Required work:
Your answer must be an exact copy of the entries below, with every picture removed.

Data for this exercise:
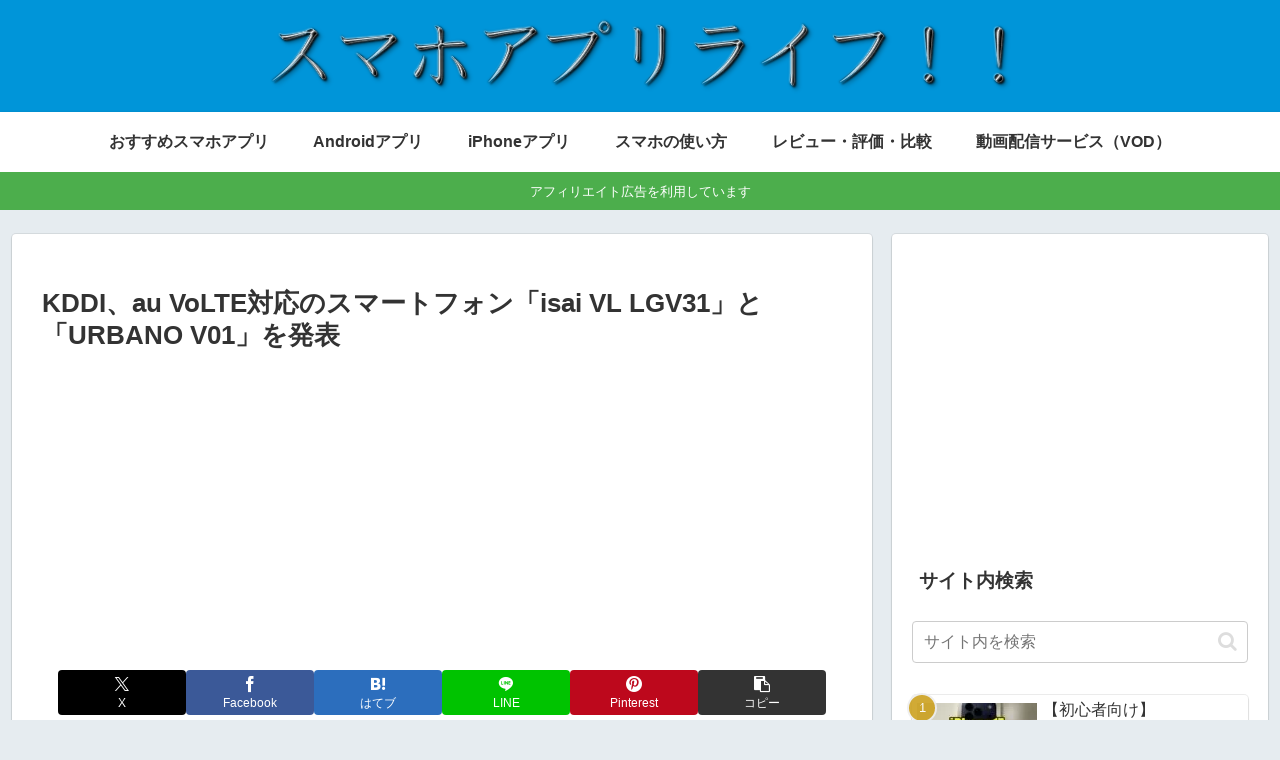

--- FILE ---
content_type: text/html; charset=utf-8
request_url: https://www.google.com/recaptcha/api2/aframe
body_size: 263
content:
<!DOCTYPE HTML><html><head><meta http-equiv="content-type" content="text/html; charset=UTF-8"></head><body><script nonce="iy2oogetZyKvC1SFHcUJpw">/** Anti-fraud and anti-abuse applications only. See google.com/recaptcha */ try{var clients={'sodar':'https://pagead2.googlesyndication.com/pagead/sodar?'};window.addEventListener("message",function(a){try{if(a.source===window.parent){var b=JSON.parse(a.data);var c=clients[b['id']];if(c){var d=document.createElement('img');d.src=c+b['params']+'&rc='+(localStorage.getItem("rc::a")?sessionStorage.getItem("rc::b"):"");window.document.body.appendChild(d);sessionStorage.setItem("rc::e",parseInt(sessionStorage.getItem("rc::e")||0)+1);localStorage.setItem("rc::h",'1770094054911');}}}catch(b){}});window.parent.postMessage("_grecaptcha_ready", "*");}catch(b){}</script></body></html>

Response below:
--- FILE ---
content_type: text/html; charset=utf-8
request_url: https://www.google.com/recaptcha/api2/aframe
body_size: 263
content:
<!DOCTYPE HTML><html><head><meta http-equiv="content-type" content="text/html; charset=UTF-8"></head><body><script nonce="iy2oogetZyKvC1SFHcUJpw">/** Anti-fraud and anti-abuse applications only. See google.com/recaptcha */ try{var clients={'sodar':'https://pagead2.googlesyndication.com/pagead/sodar?'};window.addEventListener("message",function(a){try{if(a.source===window.parent){var b=JSON.parse(a.data);var c=clients[b['id']];if(c){var d=document.createElement('img');d.src=c+b['params']+'&rc='+(localStorage.getItem("rc::a")?sessionStorage.getItem("rc::b"):"");window.document.body.appendChild(d);sessionStorage.setItem("rc::e",parseInt(sessionStorage.getItem("rc::e")||0)+1);localStorage.setItem("rc::h",'1770094054911');}}}catch(b){}});window.parent.postMessage("_grecaptcha_ready", "*");}catch(b){}</script></body></html>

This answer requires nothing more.